◆ Materials provided:
-- Opening Marker --

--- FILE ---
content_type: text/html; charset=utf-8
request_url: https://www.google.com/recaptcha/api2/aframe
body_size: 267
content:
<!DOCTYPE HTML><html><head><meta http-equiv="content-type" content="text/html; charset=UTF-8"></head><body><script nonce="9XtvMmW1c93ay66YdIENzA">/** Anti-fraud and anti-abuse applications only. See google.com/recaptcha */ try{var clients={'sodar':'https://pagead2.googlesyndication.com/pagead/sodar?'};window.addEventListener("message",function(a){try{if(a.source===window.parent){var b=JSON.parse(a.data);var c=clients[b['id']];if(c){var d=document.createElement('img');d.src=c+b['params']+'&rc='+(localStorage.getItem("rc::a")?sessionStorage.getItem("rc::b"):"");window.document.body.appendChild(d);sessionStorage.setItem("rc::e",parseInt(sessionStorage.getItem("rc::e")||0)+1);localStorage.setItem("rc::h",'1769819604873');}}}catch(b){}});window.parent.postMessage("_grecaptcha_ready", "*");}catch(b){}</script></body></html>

-- Closing Marker --

◆ Requirement: Your task is to reproduce the records in full, without any alteration.

◆ Exercise result:
--- FILE ---
content_type: text/html; charset=utf-8
request_url: https://www.google.com/recaptcha/api2/aframe
body_size: 267
content:
<!DOCTYPE HTML><html><head><meta http-equiv="content-type" content="text/html; charset=UTF-8"></head><body><script nonce="9XtvMmW1c93ay66YdIENzA">/** Anti-fraud and anti-abuse applications only. See google.com/recaptcha */ try{var clients={'sodar':'https://pagead2.googlesyndication.com/pagead/sodar?'};window.addEventListener("message",function(a){try{if(a.source===window.parent){var b=JSON.parse(a.data);var c=clients[b['id']];if(c){var d=document.createElement('img');d.src=c+b['params']+'&rc='+(localStorage.getItem("rc::a")?sessionStorage.getItem("rc::b"):"");window.document.body.appendChild(d);sessionStorage.setItem("rc::e",parseInt(sessionStorage.getItem("rc::e")||0)+1);localStorage.setItem("rc::h",'1769819604873');}}}catch(b){}});window.parent.postMessage("_grecaptcha_ready", "*");}catch(b){}</script></body></html>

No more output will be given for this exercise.